AME-PIM: Breaking the Memory Wall with RISC-V Matrix Extensions and HBM-PIM
2026-06-11 , Poster Island B

Matrix workloads, essential in generative AI, increasingly rely on ISA-level (i.e. AMX, SME). The attached matrix extension (AME) is one of the three (IME, AME, VME) ISA extensions under standardization in RISC-V. In common, all these matrix-ISA assumes extensions of the processor datapath with dedicated matrix acceleration hardware. However, executing matrix kernels requires moving large tiles between memory and processor registers, making performance limited by memory bandwidth.
We investigate whether High Bandwidth Memory with Processing-in-Memory (HBM--PIM) can serve as alternative implementation of AME instructions.
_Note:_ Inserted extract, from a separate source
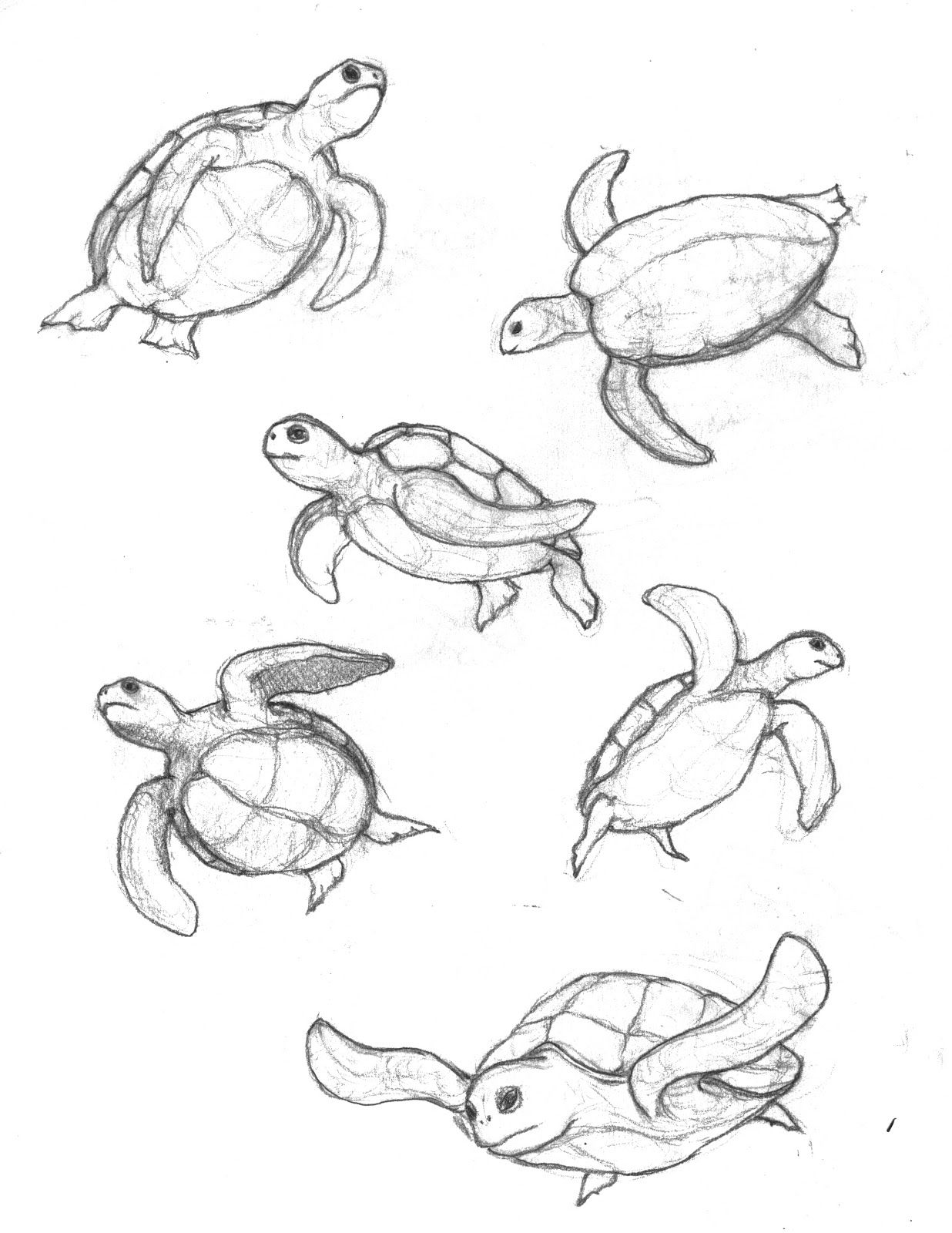 Turtle Sketch Related Simple Sea Turtle Drawing Tribal Sea Turtle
We propose a PIM Execution Primitive (PEP) computational model mapping AME ISA onto Samsung Aquabolt-XL HBM-PIM microkernels, using an outer-product dataflow to enable in-memory accumulation, as well as remapping AME tile registers into memory regions—making possible to chain AME instructions without leaving the memory.
Our experiments show AME tile multiplication reaching 14.9 GFLOP/s (59.4 FLOP/cycle) on a HBM--PIM pseudo-channel, demonstrating that HBM--PIM can serve as an implementation of RISC-V matrix extensions.